И тут Генрих с таким достоинством, какого в нем доселе не замечали, поклонился Карлу и удалился.
– Браво, Анрио! – сказал Карл, когда король Наваррский вышел.
– Браво? За то, что он вас высек? – заметила Екатерина.
– А почему бы мне не аплодировать? Разве я не говорю «браво», когда мы с ним фехтуем, и он наносит мне удары? Матушка, вы напрасно так пренебрежительно отнеситесь к этому молодцу.
– Сын мой, – ответила Екатерина, – я не пренебрежительно отношусь к нему, я его боюсь.
– И это напрасно, матушка! Анрио мне друг, и, как он справедливо заметил, если бы он составлял против меня заговор, он дал бы кабану сделать свое дело.
– Да, чтобы его личный враг, герцог Анжуйский, стал французским королем? – спросила Екатерина.
– Матушка, не все ли равно, по какой причине Анрио спас мне жизнь? Он спас меня – вот что самое важное! И – смерть всем чертям! – я не позволю огорчать его. Что же касается Ла Моля, то я сам поговорю о нем с герцогом Алансонским, у которого он служит.
Этими словами Карл IX предлагал матери удалиться. Она вышла, пытаясь придать определенную форму своим смутным подозрениям.
Ла Моль, из-за своей незначительности, был непригоден для ее целей.
У себя Екатерина застала Маргариту – та ждала ее.

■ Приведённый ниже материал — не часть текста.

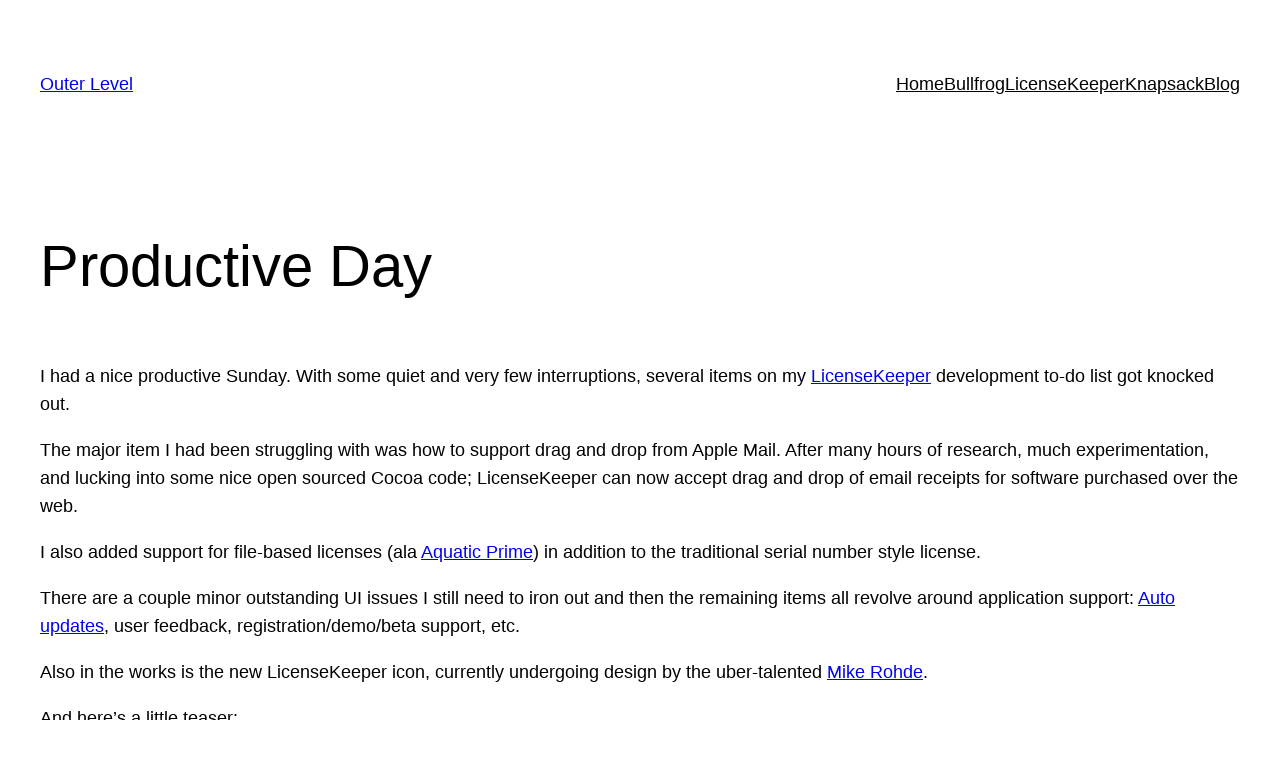

--- FILE ---
content_type: text/html; charset=UTF-8
request_url: https://outerlevel.com/wp-admin/admin-ajax.php
body_size: -136
content:
14115.73e98c1f2a5915d462a8d8faf8257bcd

– А-а! Это вы, дочь моя! – сказала она. – Я посылала за вами вчера вечером.
– Я знаю, но меня не было дома.
– А утром?
– Утром я пришла сказать вашему величеству, что вы собираетесь совершить величайшую несправедливость.
– Какую?
– Вы собираетесь арестовать графа де Ла Моля?

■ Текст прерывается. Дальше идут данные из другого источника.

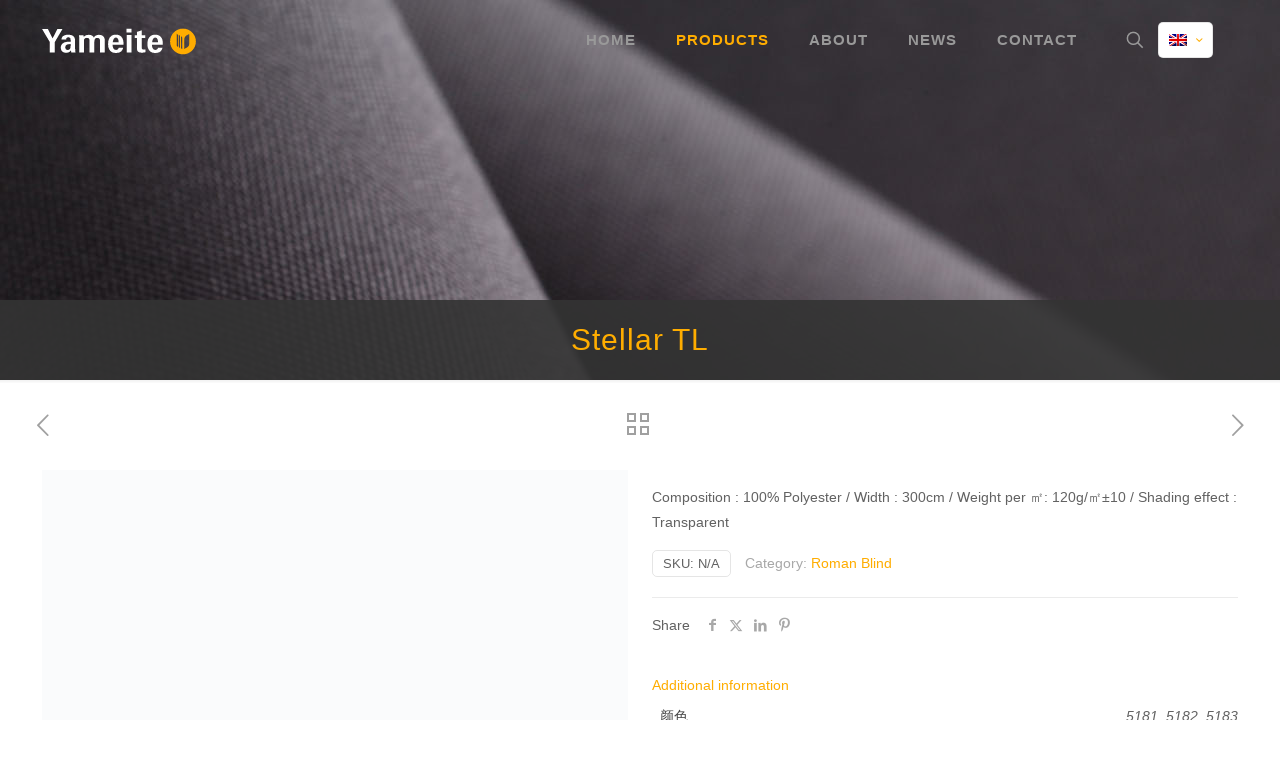

--- FILE ---
content_type: image/svg+xml
request_url: https://www.yameite.cn/wp-content/uploads/2021/02/1561656673-logo.svg
body_size: 1152
content:
<?xml version="1.0" encoding="utf-8"?>
<!-- Generator: Adobe Illustrator 19.0.0, SVG Export Plug-In . SVG Version: 6.00 Build 0)  -->
<svg version="1.1" id="图层_1" xmlns="http://www.w3.org/2000/svg" xmlns:xlink="http://www.w3.org/1999/xlink" x="0px" y="0px"
	 viewBox="-117 370.9 360 100" style="enable-background:new -117 370.9 360 100;" xml:space="preserve">
<style type="text/css">
	.st0{fill:#05164D;}
	.st1{fill:#FFAC00;}
</style>
<g>
	<polygon class="st0" points="-103.6,395.4 -92.5,417.6 -81.3,395.4 -69.5,395.4 -87.6,426.3 -87.6,450 -98.9,450 -98.9,426.2 
		-117,395.4 	"/>
	<path class="st0" d="M-49.3,450c-0.4-2.1-0.4-3.6-0.4-4.7c-4.2,5.5-9.1,5.5-11.2,5.5c-5.4,0-7.9-1.7-9.3-3.1
		c-2.2-2.1-3.3-6-3.3-9.2c0-3,1.2-8.7,8.1-11.6c4.6-1.9,11.2-1.9,14.8-1.9c0-2.2-0.2-6.1-0.7-7.4c-1-2.5-3.9-2.8-4.9-2.8
		c-1.6,0-3.2,0.6-4.2,1.9c-0.8,1.1-0.8,2.5-0.8,3.4h-10.8c0.1-1.8,0.3-5.8,4.2-8.4c3.4-2.2,7.8-2.8,11.3-2.8c3.1,0,9.9,0.4,13.3,4.6
		c2.8,3.3,2.6,9.6,2.6,11.2l0.1,16.7c0,2.9,0.2,5.8,0.9,8.6H-49.3z M-63.2,438.2c0,3.8,2.1,6.2,5.7,6.2c2,0,3.6-0.9,4.7-2
		c1.9-2.2,2.2-5.7,2.2-11.6C-57.6,430.3-63.2,431.9-63.2,438.2"/>
	<path class="st0" d="M-30.9,416.4c0-2.2-0.1-4.3-0.4-6.4h10.6l0.4,4.4c1.2-1.5,4.1-5.1,11.6-5.1c8.6,0,11,4.8,11.8,6.4
		c3.1-5.5,8.2-6.3,12-6.3c7.6,0,10.6,4.1,11.4,5.5c2,3,1.9,7.1,1.9,10.1l0,25.2h-11l0-26.1c0-3.6-0.6-7.7-6.3-7.7
		c-6.6,0-6.7,5.6-6.7,10.7l0,23.1h-11l0-26.3c0-2.6-0.1-7.5-6.2-7.5c-6.9,0-6.9,5.4-6.9,7.7l0,26.1h-11L-30.9,416.4z"/>
	<path class="st0" d="M46.5,432.5c0,2.2,0.5,11.4,7.6,11.8c2.6,0.1,5.4-1.2,6.6-4.9h10c-0.1,1.6-1.3,5.2-4.3,8.1
		c-2.7,2.6-6.5,3.8-12,3.8c-3.2,0-9.5-0.1-13.7-5.1c-3.8-4.5-4.8-9.9-4.8-15.4c0-7.6,1.4-14.8,7.8-19.1c2.8-1.9,6.5-2.8,10.5-2.8
		c5.3,0,11.5,2,14.9,8.3c2.5,4.7,2.5,12.6,2.4,15.4H46.5z M60.4,426.2c0-1.6-0.1-10.6-6.5-10.6c-4.8,0-6.8,6.6-7,10.6H60.4z"/>
	<path class="st0" d="M137.6,432.5c0,2.2,0.5,11.4,7.6,11.8c2.6,0.1,5.4-1.2,6.6-4.9h10c-0.1,1.6-1.3,5.2-4.3,8.1
		c-2.7,2.6-6.5,3.8-12,3.8c-3.2,0-9.5-0.1-13.7-5.1c-3.8-4.5-4.8-9.9-4.8-15.4c0-7.6,1.4-14.8,7.8-19.1c2.8-1.9,6.5-2.8,10.5-2.8
		c5.3,0,11.5,2,14.9,8.3c2.5,4.7,2.5,12.6,2.4,15.4H137.6z M151.5,426.2c0-1.6-0.1-10.6-6.5-10.6c-4.8,0-6.8,6.6-7,10.6H151.5z"/>
	<path class="st0" d="M78.7,395.3h11.7v8.7H78.7V395.3z M79,409.9h11l0,40.2H79L79,409.9z"/>
	<path class="st0" d="M122.7,449.6c-3.6,0.9-6.7,1.1-8.5,1.1c-11,0-11-6.3-11-9.2v-24.7h-5.6v-6.6h5.6v-7.9l10.9-3.6v11.6h8.1v6.6
		H114v21.4c0.1,3.1,0.1,5.1,5,5.1c1.6,0,2.4-0.1,3.7-0.2V449.6z"/>
	<path class="st1" d="M209.5,394.7c-16.5,0-29.9,13.4-29.9,29.9c0,16.5,13.4,29.9,29.9,29.9c16.5,0,29.9-13.4,29.9-29.9
		C239.3,408.1,225.9,394.7,209.5,394.7 M198,437.1L198,437.1c-1.8-0.7-2.9-2.2-2.9-4v-26.3l0,0c1.8,0.7,2.9,2.2,2.9,4V437.1z
		 M202.8,440L202.8,440c-1.8-0.7-2.9-2.2-2.9-4v-26.6l0,0c1.8,0.7,2.9,2.2,2.9,4V440z M207.6,442.4L207.6,442.4
		c-1.8-0.7-2.9-2.2-2.9-4v-26c1.8,0.7,2.9,2.2,2.9,4V442.4z M223.9,430.7c0,3.7-2.3,6.4-6,8.4l-5.7,3.1v-21.6
		c0-5.2,3.4-9.9,8.6-11.9l3.1-1.2V430.7z"/>
</g>
</svg>


--- FILE ---
content_type: image/svg+xml
request_url: https://www.yameite.cn/wp-content/uploads/2021/02/1561656658-logo-w.svg
body_size: 1146
content:
<?xml version="1.0" encoding="utf-8"?>
<!-- Generator: Adobe Illustrator 19.0.0, SVG Export Plug-In . SVG Version: 6.00 Build 0)  -->
<svg version="1.1" id="图层_1" xmlns="http://www.w3.org/2000/svg" xmlns:xlink="http://www.w3.org/1999/xlink" x="0px" y="0px"
	 viewBox="-117 370.9 360 100" style="enable-background:new -117 370.9 360 100;" xml:space="preserve">
<style type="text/css">
	.st0{fill:#FFFFFF;}
	.st1{fill:#FFAC00;}
</style>
<g>
	<polygon class="st0" points="-103.5,391.6 -92.5,413.9 -81.1,391.6 -69.3,391.6 -87.5,422.6 -87.5,446.4 -98.8,446.4 -98.8,422.4 
		-117,391.6 	"/>
	<path class="st0" d="M-49.1,446.4c-0.4-2.1-0.4-3.7-0.4-4.7c-4.2,5.5-9.1,5.5-11.2,5.5c-5.4,0-7.9-1.7-9.4-3.1
		c-2.2-2.1-3.3-6-3.3-9.3c0-3,1.2-8.7,8.1-11.6c4.6-1.9,11.2-1.9,14.9-1.9c0-2.2-0.2-6.2-0.7-7.4c-1-2.5-3.9-2.8-4.9-2.8
		c-1.6,0-3.2,0.6-4.2,1.9c-0.8,1.2-0.8,2.6-0.8,3.4h-10.8c0.1-1.8,0.3-5.8,4.2-8.4c3.4-2.2,7.8-2.8,11.4-2.8c3.1,0,9.9,0.4,13.4,4.6
		c2.8,3.3,2.6,9.6,2.6,11.2l0.1,16.8c0,2.9,0.2,5.8,0.9,8.7H-49.1z M-63,434.5c0,3.8,2.1,6.2,5.7,6.2c2,0,3.6-0.9,4.7-2
		c1.9-2.2,2.2-5.8,2.2-11.6C-57.4,426.6-63,428.2-63,434.5"/>
	<path class="st0" d="M-30.7,412.6c0-2.2-0.1-4.3-0.4-6.4h10.6l0.4,4.4c1.2-1.5,4.1-5.2,11.6-5.2c8.6,0,11.1,4.8,11.8,6.4
		c3.1-5.5,8.2-6.4,12.1-6.4c7.6,0,10.6,4.1,11.5,5.5c2,3,1.9,7.1,1.9,10.1v25.3H17.7v-26.1c0-3.7-0.6-7.7-6.3-7.7
		c-6.6,0-6.8,5.6-6.8,10.7v23.1H-6.5v-26.3c0-2.6-0.1-7.5-6.2-7.5c-6.9,0-6.9,5.4-6.9,7.7v26.1h-11.1V412.6z"/>
	<path class="st0" d="M47,428.8c0,2.2,0.5,11.4,7.7,11.8c2.6,0.1,5.4-1.2,6.6-4.9h10c-0.1,1.6-1.3,5.2-4.3,8.1
		c-2.8,2.6-6.5,3.8-12,3.8c-3.2,0-9.5-0.1-13.7-5.1c-3.8-4.5-4.8-10-4.8-15.5c0-7.6,1.4-14.9,7.8-19.2c2.8-1.9,6.5-2.8,10.6-2.8
		c5.4,0,11.6,2,15,8.4c2.5,4.7,2.5,12.6,2.4,15.4H47z M61,422.5c0-1.6-0.1-10.7-6.5-10.7c-4.8,0-6.8,6.7-7.1,10.7H61z"/>
	<path class="st0" d="M138.4,428.8c0,2.2,0.5,11.4,7.7,11.8c2.6,0.1,5.4-1.2,6.6-4.9h10c-0.1,1.6-1.3,5.2-4.3,8.1
		c-2.8,2.6-6.5,3.8-12,3.8c-3.2,0-9.5-0.1-13.7-5.1c-3.8-4.5-4.8-10-4.8-15.5c0-7.6,1.4-14.9,7.8-19.2c2.8-1.9,6.5-2.8,10.6-2.8
		c5.4,0,11.6,2,15,8.4c2.5,4.7,2.5,12.6,2.4,15.4H138.4z M152.4,422.5c0-1.6-0.1-10.7-6.5-10.7c-4.8,0-6.8,6.7-7.1,10.7H152.4z"/>
	<path class="st0" d="M79.3,391.5H91v8.7H79.3V391.5z M79.7,406.1h11v40.3h-11V406.1z"/>
	<path class="st0" d="M123.5,445.9c-3.6,0.9-6.8,1.1-8.6,1.1c-11.1,0-11.1-6.4-11.1-9.2V413h-5.6v-6.6h5.6v-7.9l10.9-3.7v11.6h8.1
		v6.6h-8.1v21.5c0.1,3.1,0.1,5.1,5,5.1c1.6,0,2.4-0.1,3.7-0.2V445.9z"/>
	<path class="st1" d="M210.5,390.9c-16.5,0-30,13.4-30,30c0,16.5,13.4,30,30,30c16.5,0,30-13.4,30-30
		C240.4,404.4,227,390.9,210.5,390.9 M198.9,433.4L198.9,433.4c-1.8-0.7-2.9-2.3-2.9-4V403l0,0c1.8,0.7,2.9,2.2,2.9,4V433.4z
		 M203.8,436.3L203.8,436.3c-1.8-0.7-2.9-2.3-2.9-4v-26.7l0,0c1.8,0.7,2.9,2.2,2.9,4V436.3z M208.7,438.8L208.7,438.8
		c-1.8-0.7-2.9-2.2-2.9-4v-26.1c1.8,0.7,2.9,2.2,2.9,4V438.8z M224.9,427c0,3.7-2.3,6.4-6,8.4l-5.7,3.1v-21.6
		c0-5.2,3.4-9.9,8.7-11.9l3.1-1.2V427z"/>
</g>
</svg>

– Вы ошибаетесь, дочь моя! Я никого не арестовываю – приказы об аресте отдает король, а не я.
– Не будем играть словами, когда речь идет о таком серьезном деле! Ла Моля арестуют, ведь так?
– Весьма вероятно.
– По обвинению в том, что сегодня ночью он находился в спальне короля Наваррского, убил двух стражников и ранил Морвеля?
– Да, его обвиняют в этом преступлении.
– Его обвиняют в этом несправедливо, – сказала Маргарита, – де Ла Моль невиновен.
– Де Ла Моль невиновен? – воскликнула Екатерина, подскочив от радости и поняв, что разговор с Маргаритой прольет свет на эти события.
– Да, невиновен! – повторила Маргарита. – И не может быть виновен, потому что он был не у короля.
– А где же он был?
– У меня, ваше величество.
– У вас?!
– Да, у меня.
За такое признание принцессы крови Екатерина должна была бы испепелить ее грозным взглядом, но она только скрестила руки на поясе.
– И если… – после минутного молчания сказала Екатерина, – если де Ла Моля арестуют и допросят…
–..он скажет, где и с кем он был, – ответила Маргарита, хотя была твердо уверена в противном.
– Если так, вы правы, дочь моя: де Ла Моля арестовать нельзя.
Маргарита вздрогнула: ей показалось, что в тоне, каким ее мать произнесла эти слова, заключался таинственный и страшный смысл, но ей нечего было сказать, ибо просьба ее была удовлетворена.
– Но если у короля был не де Ла Моль, – сказала Екатерина, – значит, там был кто-то другой? Маргарита промолчала.
– Вы не знаете, кто этот другой, дочь моя? – спросила Екатерина.
– Нет, матушка, – не очень уверенно ответила Маргарита.
– Ну, не будьте же откровенны только наполовину!